Ao realizar os cálculos, os cientistas mediram propriedades importantes desse sistema, como o espectro de energia, a massa efetiva (que mostra como o íon “pesa” dentro do banho) e o comportamento estrutural das partículas ao redor do íon. E descobriram que em situações de forte acoplamento – onde o íon interage intensamente com o banho – surgem grandes alterações na densidade ao redor do íon, algo que as teorias existentes não previam.
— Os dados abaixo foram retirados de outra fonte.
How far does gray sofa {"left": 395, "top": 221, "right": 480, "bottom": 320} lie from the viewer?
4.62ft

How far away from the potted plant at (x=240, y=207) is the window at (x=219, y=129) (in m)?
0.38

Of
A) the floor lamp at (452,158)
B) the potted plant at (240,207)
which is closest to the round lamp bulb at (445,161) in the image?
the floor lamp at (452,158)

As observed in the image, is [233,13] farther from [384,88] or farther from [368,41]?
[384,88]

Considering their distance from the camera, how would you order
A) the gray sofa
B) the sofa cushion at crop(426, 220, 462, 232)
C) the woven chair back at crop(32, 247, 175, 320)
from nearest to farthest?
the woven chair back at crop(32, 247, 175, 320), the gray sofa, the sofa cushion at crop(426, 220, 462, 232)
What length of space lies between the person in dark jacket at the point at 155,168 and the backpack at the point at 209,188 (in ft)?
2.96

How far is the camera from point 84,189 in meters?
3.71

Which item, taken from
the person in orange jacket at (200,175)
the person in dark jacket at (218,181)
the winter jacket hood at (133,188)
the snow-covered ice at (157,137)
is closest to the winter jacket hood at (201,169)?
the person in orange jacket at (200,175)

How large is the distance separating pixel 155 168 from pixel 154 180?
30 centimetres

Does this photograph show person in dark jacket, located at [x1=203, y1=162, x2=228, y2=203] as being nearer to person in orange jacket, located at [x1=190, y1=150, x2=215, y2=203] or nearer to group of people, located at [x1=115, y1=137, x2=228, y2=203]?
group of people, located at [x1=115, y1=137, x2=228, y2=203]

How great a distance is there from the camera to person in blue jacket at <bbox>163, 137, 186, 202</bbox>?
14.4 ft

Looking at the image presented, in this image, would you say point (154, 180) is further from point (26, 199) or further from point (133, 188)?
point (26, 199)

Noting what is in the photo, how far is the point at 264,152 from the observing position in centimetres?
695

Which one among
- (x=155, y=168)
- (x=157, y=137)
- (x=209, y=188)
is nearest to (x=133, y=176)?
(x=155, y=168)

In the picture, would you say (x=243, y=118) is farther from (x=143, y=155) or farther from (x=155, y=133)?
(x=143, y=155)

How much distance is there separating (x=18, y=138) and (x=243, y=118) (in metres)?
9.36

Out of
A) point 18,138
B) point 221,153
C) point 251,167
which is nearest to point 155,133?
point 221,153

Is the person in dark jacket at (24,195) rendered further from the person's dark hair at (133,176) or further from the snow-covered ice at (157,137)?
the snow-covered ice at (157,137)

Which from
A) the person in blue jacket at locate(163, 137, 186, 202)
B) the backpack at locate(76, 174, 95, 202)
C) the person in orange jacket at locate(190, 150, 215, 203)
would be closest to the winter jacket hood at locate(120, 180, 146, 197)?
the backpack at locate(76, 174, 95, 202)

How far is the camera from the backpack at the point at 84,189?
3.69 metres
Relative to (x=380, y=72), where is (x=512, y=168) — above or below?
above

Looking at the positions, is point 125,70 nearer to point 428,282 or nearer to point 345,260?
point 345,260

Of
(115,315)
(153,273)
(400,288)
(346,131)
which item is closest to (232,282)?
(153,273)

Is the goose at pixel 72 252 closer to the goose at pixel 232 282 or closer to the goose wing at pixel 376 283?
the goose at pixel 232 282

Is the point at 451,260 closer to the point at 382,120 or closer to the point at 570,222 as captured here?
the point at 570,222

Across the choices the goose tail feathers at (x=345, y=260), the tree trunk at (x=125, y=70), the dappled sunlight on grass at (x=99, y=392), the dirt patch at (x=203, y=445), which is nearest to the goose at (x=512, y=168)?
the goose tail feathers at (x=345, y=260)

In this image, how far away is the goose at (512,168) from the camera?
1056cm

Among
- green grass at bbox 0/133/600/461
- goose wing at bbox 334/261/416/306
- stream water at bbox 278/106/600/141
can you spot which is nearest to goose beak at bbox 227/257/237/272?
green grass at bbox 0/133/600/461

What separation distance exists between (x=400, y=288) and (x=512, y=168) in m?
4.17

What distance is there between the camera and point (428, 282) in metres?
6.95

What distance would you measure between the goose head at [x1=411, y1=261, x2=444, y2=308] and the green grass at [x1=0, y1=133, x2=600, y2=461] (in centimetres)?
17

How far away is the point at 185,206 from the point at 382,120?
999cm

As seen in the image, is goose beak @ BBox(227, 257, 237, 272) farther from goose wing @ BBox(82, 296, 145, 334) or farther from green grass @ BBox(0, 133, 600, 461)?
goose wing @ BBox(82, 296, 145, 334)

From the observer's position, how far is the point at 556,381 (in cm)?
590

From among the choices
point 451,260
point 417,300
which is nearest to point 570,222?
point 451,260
“Há uma literatura relativamente vasta a respeito do tema de polarons, não é um assunto muito novo. No entanto, quando se coloca íons e vai se estudar isso de maneira teórica ou mesmo fazendo uma simulação, essas metodologias tradicionais não conseguem alcançar o que a gente alcança utilizando Monte Carlo, que é o fato de que, por conta da interação do íon com as outras partículas, a densidade do banho se modifica muito fortemente em torno da partícula. E essa modificação na densidade do banho na vizinhança da impureza afeta de maneira muito importante as propriedades encontradas, a massa efetiva, a energia e assim por diante”, diz Pessoa.

O estudo observou como o sistema pode fazer uma transição suave entre dois estados diferentes: o estado de polaron (em que o íon arrasta uma “nuvem” de partículas ao seu redor) e o estado de molécula, em que o íon se liga mais diretamente a algumas partículas do banho. Essa transição, no entanto, é diferente do que acontece em sistemas neutros, nos quais não há carga envolvida.

Embora esse estudo aconteça no mundo dos sistemas quânticos, ele oferece insights importantes para tecnologias muito práticas. Um exemplo são os semicondutores finos, usados em dispositivos eletrônicos modernos, como celulares e computadores. Além disso, plataformas que combinam átomos e íons estão sendo estudadas como ferramentas para tecnologias quânticas, incluindo computadores quânticos e sensores ultrassensíveis. Compreender como íons e férmions interagem pode abrir caminho para avanços nesses campos.

Mas esse não foi o principal objetivo desta pesquisa, afirma Pessoa. “A contribuição maior do trabalho não mira diretamente a aplicação tecnológica desses sistemas, uma vez que o trabalho está interessado no entendimento da natureza e entender como que a ela se comporta nesse limite de um gás extremamente frio, com a temperatura muito, muito baixa, onde você tem um domínio da mecânica quântica. Ou seja, todas as propriedades do sistema só podem ser compreendidas à luz da mecânica quântica, resolvendo a equação de Schrödinger para esse sistema. Nós temos um objetivo muito claro de compreender o que é que está sendo alcançado no experimento e dar contribuições também no entendimento da natureza nesse limite onde o experimento ainda não alcançou. Então esse seria o objetivo final desse trabalho e não nesse momento mirar em aplicações tecnológicas imediatas.”